- [Data for this exercise]:

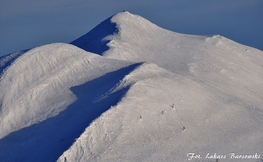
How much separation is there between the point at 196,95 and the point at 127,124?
18.1 ft

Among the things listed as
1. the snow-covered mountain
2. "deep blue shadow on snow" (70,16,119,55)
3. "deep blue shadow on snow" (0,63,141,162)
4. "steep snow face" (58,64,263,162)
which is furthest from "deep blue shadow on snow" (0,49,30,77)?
"steep snow face" (58,64,263,162)

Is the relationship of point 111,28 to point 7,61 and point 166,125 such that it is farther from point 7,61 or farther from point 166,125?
point 166,125

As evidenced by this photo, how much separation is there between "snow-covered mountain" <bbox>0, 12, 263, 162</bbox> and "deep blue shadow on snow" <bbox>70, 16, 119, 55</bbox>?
337cm

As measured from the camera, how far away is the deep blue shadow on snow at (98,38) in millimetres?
25562

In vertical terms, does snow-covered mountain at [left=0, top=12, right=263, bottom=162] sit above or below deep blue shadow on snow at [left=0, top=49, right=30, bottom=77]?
below

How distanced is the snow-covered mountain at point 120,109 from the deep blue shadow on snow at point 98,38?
3.37 meters

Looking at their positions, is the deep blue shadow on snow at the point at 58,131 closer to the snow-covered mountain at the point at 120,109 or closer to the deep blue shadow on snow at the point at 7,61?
the snow-covered mountain at the point at 120,109

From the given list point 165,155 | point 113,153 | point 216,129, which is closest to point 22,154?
point 113,153

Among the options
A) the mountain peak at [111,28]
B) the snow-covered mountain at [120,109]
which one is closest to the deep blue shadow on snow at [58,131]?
the snow-covered mountain at [120,109]

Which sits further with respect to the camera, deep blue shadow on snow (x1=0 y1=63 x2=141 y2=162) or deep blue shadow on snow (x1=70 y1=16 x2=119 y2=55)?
deep blue shadow on snow (x1=70 y1=16 x2=119 y2=55)

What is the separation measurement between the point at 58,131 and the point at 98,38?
61.1 feet

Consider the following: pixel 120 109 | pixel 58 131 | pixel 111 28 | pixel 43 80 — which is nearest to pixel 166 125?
pixel 120 109

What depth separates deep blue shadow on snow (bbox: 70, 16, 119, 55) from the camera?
25.6 metres

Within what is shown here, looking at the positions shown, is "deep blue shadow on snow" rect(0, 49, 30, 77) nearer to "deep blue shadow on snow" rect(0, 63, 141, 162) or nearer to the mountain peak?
"deep blue shadow on snow" rect(0, 63, 141, 162)
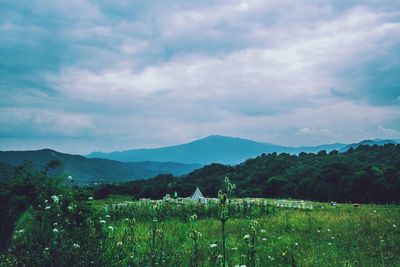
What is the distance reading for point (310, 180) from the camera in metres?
53.9

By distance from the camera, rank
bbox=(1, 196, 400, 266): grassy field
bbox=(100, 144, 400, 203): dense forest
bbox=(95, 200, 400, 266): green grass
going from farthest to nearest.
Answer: bbox=(100, 144, 400, 203): dense forest → bbox=(95, 200, 400, 266): green grass → bbox=(1, 196, 400, 266): grassy field

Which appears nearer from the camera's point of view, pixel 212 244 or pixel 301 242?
pixel 212 244

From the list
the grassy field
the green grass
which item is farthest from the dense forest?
the grassy field

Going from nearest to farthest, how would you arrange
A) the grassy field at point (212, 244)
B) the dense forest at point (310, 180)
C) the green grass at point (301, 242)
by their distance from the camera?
the grassy field at point (212, 244)
the green grass at point (301, 242)
the dense forest at point (310, 180)

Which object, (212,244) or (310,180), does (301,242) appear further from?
(310,180)

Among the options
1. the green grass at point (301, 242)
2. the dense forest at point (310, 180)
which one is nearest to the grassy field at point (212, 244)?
the green grass at point (301, 242)

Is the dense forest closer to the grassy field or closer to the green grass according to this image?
the green grass

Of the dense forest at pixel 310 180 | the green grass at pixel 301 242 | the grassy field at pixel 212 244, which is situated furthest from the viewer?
the dense forest at pixel 310 180

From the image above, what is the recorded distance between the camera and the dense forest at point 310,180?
143ft

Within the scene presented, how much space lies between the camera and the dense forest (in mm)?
43463

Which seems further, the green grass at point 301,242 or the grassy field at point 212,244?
the green grass at point 301,242

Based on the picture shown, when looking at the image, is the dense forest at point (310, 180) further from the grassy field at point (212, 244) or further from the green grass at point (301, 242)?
the grassy field at point (212, 244)

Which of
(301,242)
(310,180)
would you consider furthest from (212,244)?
(310,180)

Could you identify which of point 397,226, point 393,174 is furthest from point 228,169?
point 397,226
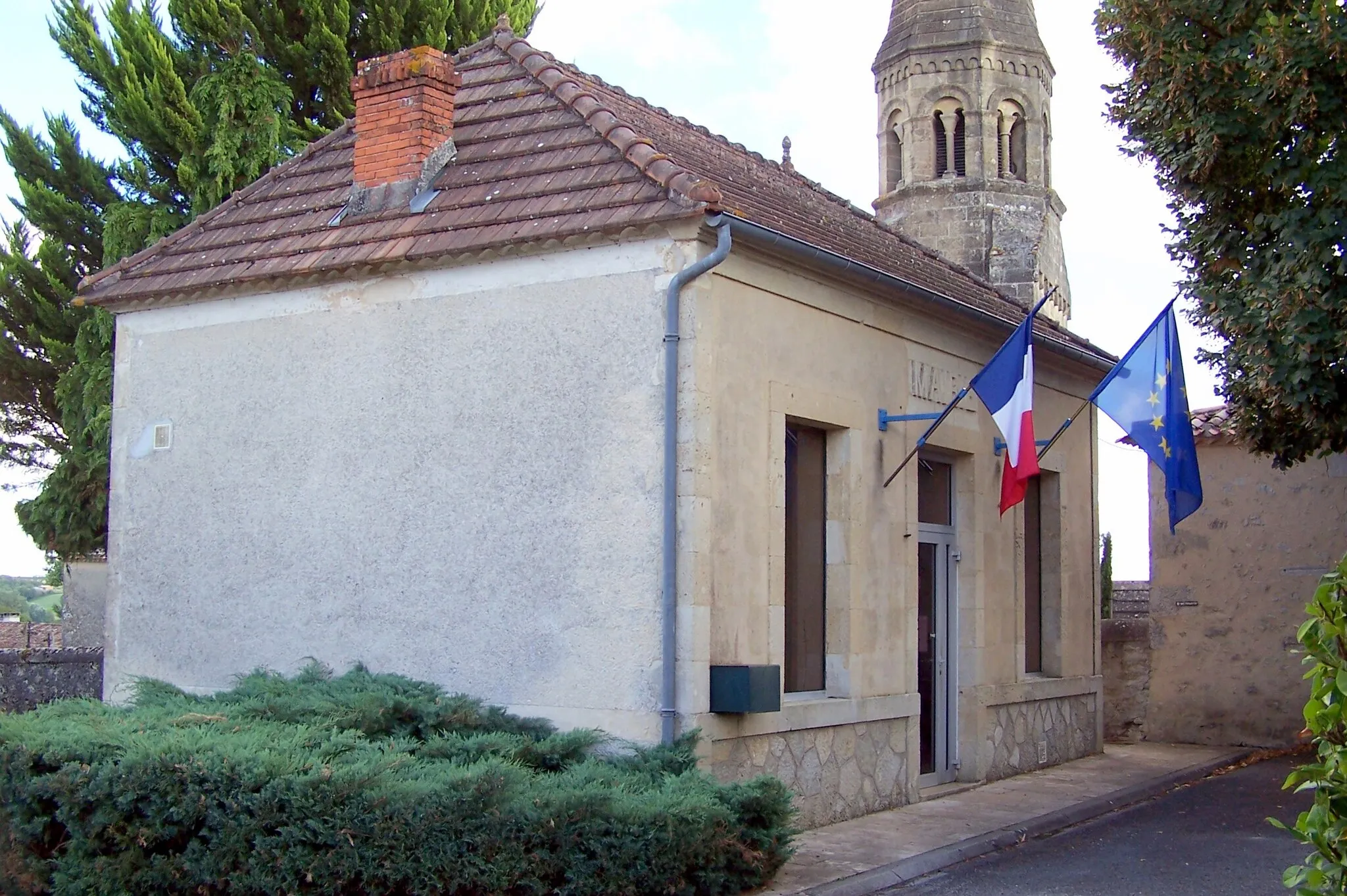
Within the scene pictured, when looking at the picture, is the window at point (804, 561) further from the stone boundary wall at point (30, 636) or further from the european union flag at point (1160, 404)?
the stone boundary wall at point (30, 636)

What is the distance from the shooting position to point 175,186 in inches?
816

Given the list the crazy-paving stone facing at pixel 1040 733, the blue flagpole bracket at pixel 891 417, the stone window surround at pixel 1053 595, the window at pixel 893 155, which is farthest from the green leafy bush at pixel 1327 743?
the window at pixel 893 155

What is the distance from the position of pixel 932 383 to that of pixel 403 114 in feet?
16.2

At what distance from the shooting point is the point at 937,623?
1246 cm

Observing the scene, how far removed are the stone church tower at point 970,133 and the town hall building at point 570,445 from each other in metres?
21.2

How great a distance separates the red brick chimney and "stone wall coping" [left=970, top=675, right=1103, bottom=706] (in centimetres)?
674

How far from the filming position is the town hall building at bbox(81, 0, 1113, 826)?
9.16 m

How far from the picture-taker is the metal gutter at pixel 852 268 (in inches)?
361

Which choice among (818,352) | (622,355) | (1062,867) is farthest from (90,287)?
(1062,867)

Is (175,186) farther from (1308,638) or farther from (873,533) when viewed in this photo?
(1308,638)

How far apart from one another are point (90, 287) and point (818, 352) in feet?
20.7

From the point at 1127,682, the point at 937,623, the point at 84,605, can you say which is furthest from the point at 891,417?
the point at 84,605

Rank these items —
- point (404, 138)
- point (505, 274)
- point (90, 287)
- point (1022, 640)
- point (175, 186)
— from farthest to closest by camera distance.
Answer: point (175, 186) → point (1022, 640) → point (90, 287) → point (404, 138) → point (505, 274)

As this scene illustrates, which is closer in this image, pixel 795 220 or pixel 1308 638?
pixel 1308 638
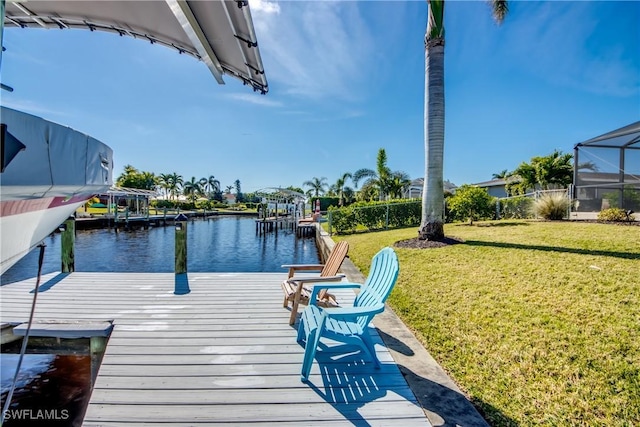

- [Goal]: Return every line of the data above that contains the word "image", matching case exactly.

- [Final answer]:
Is the dense forest closer to the grassy field or closer to the green grass according to this image?
From the image above, what is the recorded distance between the camera and the dense forest at point 310,180?
Based on the picture shown, when looking at the image, is the dense forest at point (310, 180) further from the grassy field at point (212, 244) or further from the green grass at point (301, 242)?
As this scene illustrates, which is closer in this image, pixel 795 220 or pixel 1308 638?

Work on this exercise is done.